Otizmin bir türü olan Asperger sendromu sorununa karşın, son derece başarılı bir eylemci olduğunu gösterdi. Dünyanın her yerinden davet alıyor, ilgi görüyor, alkış alıyor.
Son olarak Kanada'nın Montreal kentindeydi. Sert bakış ve ifadelere sahip...
BM Zirvesi'nde "Burada değil, okulda olmalıydım. Boş sözlerinizle hayallerimi ve çocukluğumu çaldınız. Kitlesel yok oluşun başındayız. İnsanlar ölüyor ve bütün konuştuğunuz para..." dedi.

GENÇ AKTİVİSTLER 

BM Zirvesi'nden sonra, Türkiye'de Greta Thunberg'e, biraz yan gözle bakılmaya başlandı; çünkü 15 çocukla birlikte; Türkiye, Fransa, Almanya, Brezilya ve Arjantin'i iklim değişikliğiyle mücadele konusunda yeterli adımları atmadıkları gerekçesiyle BM'ye şikâyet etti.

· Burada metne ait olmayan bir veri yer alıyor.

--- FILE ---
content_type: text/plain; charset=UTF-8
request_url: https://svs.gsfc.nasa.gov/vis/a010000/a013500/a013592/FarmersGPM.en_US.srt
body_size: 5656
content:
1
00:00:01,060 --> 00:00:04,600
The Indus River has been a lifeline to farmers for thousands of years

Greta Thunberg ve temsil ettiği genç iklim aktivistleriyle ilgili ayrıca bir yazı yazacağım; ancak şunu söylemek gerekiyor; bu konuda protesto ve kitlesel eylemler ve bir kaç özel karakterin ön plana çıkması önemli sayılabilir; ne var ki yeterli değil. Çözüm böyle gelmez.

Karbon salınımını sıfıra indirmek ve insanlığı iklim felâketinden çekip, kurtarmak bir iktidar meseledir. İnsanlıktan yana iktidarların oluşturulmasıyla gerçek çözüm üretilebilir.